At least it didn’t take long for Harris to play in an actual NBA game. He came in at the end of the Braves’ 111-91 win over the Knicks on October 24, 1974. Bernie played one minute, and grabbed one rebound to get on the stat sheet. That started a pattern for Harris. He played four minutes on October 29 against Golden State, and three minutes on November 3 in Los Angeles. In the latter game, he scored his first point. On December 12 against Houston, Harris scored the first field goal of his career. Finally on January 12 in a win over Boston, Bernie scored the last basket of his NBA career.
He was waived on January 20. Jim Washington had been acquired by the Braves on January 8, so the Braves probably ran out of roster room for Bernie. Harris’ final numbers were rather microscopic – 5 points (2 for 11 shooting from the field), 8 rebounds, 1 block, and 1 assist. Still, he had been on an NBA roster for more than three months, which is more than most fourth round picks of the era could say. Harris was invited back by the Braves for training camp that fall, but didn’t make the team.

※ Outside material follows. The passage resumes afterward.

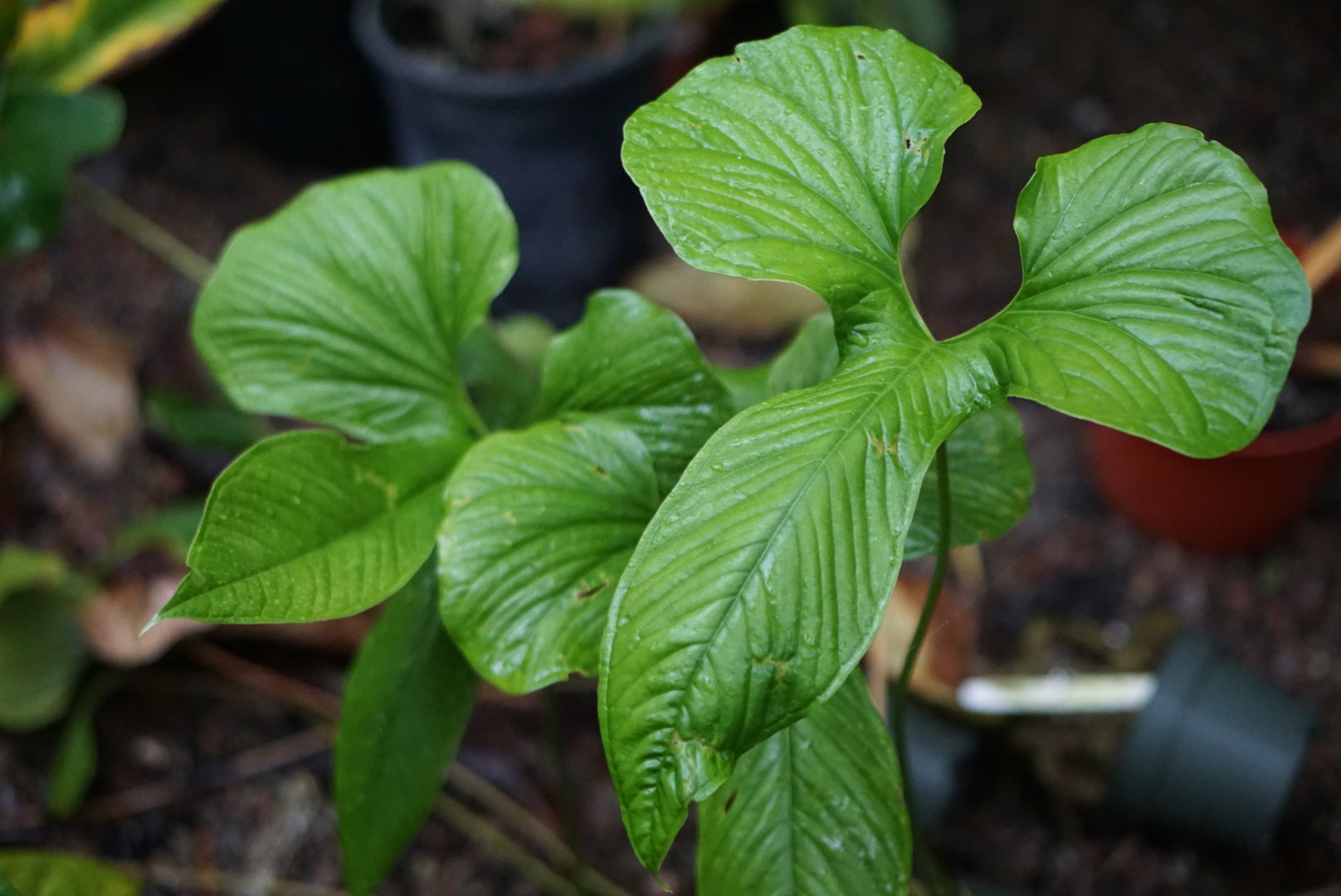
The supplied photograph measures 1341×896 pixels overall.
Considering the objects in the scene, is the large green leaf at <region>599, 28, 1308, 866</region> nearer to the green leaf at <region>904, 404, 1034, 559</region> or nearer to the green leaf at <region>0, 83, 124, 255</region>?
the green leaf at <region>904, 404, 1034, 559</region>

“Getting waived was hard, but I felt that if I had enough talent to make it that far, then I would find my place in the game somewhere,” Harris said.

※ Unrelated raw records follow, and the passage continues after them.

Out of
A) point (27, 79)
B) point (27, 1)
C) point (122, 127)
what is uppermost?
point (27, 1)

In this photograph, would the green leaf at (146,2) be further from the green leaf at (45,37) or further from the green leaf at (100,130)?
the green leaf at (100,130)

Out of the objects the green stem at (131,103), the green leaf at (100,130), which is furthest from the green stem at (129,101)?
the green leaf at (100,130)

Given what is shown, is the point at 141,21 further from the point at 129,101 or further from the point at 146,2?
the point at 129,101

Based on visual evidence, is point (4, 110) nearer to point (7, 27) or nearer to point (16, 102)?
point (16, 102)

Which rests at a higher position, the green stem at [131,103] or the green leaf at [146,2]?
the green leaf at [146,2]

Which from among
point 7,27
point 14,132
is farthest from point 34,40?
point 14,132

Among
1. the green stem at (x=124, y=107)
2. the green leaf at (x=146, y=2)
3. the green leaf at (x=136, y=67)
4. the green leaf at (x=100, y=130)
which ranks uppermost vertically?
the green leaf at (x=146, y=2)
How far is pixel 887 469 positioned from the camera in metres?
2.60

The center-forward did plenty of traveling in the years after that. He played in the Continental Basketball Association in America, as well as in Switzerland, Germany and Israel. Bernie popped up in a league in the Phillipines in 1979, playing for the Crispa Redmanzers. The next year his agent called him and said, “How would you like to go somewhere where there are a lot of pretty girls and make some money?” Harris was interested when told the offer came from Finland. He started by playing for NMKY Turku. "When I came, at that time there were only four black people in Turku,” Harris said to Calvar.

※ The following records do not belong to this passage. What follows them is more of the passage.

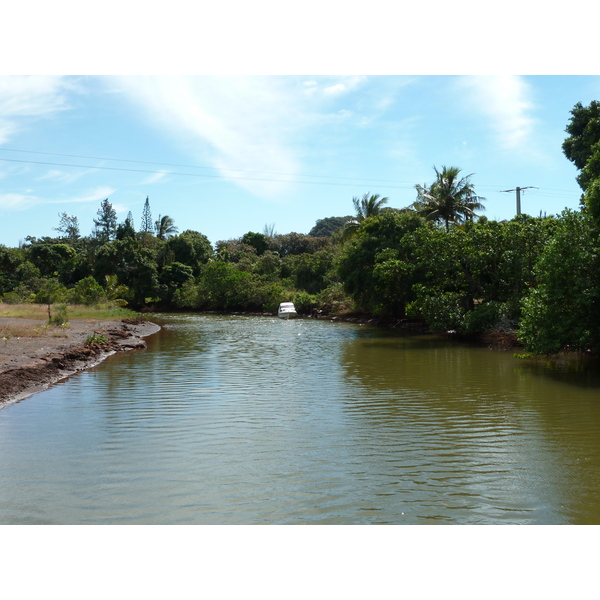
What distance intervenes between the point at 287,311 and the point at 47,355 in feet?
99.5

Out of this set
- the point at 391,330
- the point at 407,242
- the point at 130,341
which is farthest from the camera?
the point at 391,330

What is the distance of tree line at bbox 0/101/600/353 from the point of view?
15758 millimetres

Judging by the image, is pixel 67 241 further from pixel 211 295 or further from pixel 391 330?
pixel 391 330

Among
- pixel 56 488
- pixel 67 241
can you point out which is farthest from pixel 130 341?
pixel 67 241

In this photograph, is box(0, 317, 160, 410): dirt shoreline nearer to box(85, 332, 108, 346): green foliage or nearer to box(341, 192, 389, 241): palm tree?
box(85, 332, 108, 346): green foliage

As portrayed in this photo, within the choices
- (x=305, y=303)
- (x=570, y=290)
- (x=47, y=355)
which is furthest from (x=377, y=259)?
(x=47, y=355)

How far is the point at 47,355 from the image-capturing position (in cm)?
1681

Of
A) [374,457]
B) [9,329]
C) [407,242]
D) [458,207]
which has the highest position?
[458,207]

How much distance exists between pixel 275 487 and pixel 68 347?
14.5 metres

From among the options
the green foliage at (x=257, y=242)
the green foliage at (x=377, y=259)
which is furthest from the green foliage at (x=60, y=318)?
the green foliage at (x=257, y=242)

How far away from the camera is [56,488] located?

Bernie won a title in Turku, and eventually played for a couple of other teams in Finland - even coaching a national team of teen-agers at one point. Harris was still playing regularly at Finland’s top division of play at the age of 47 – and filled in on the roster of a team he was coaching at the age of 52. Along the way, he picked up the nickname of Benkku – as a teammate couldn’t say “Bernard.” “I had a lot of fun here,” he said to Calvar. “Probably the nightlife I think was one of the best things. I used to like to go out and have fun and stuff like that. But also being known made a lot easier for me to do the things I wanted to do.
“For example I wrote a book about basketball, I had several TV shows on nutrition, doping and anti-doping in sports. ... I work a lot with schools and young kids who want to become basketball players. Even the president of Finland, Sauli Niinisto, who used to live like me in Salo and used to be an avid rollerblader, wrote something for me about rollerblading and exercising.”
It’s been an unexpected trip from Virginia to Finland. Would he do it all over again?
“That’s a good question because it is always easier to look behind and think how would it be,” he said to Calvar. “You never know where life is going to take you. Wherever it takes you, I think you have to try to make the best out of it, whether it’s at home or here. Who knows what my life would have been in the States in the same period of time? Obviously I didn’t choose this path; life chose this path for me. I am not always happy of course, nobody is. I just expect to make the best that I can and hopefully to make it a little bit better for my daughter.”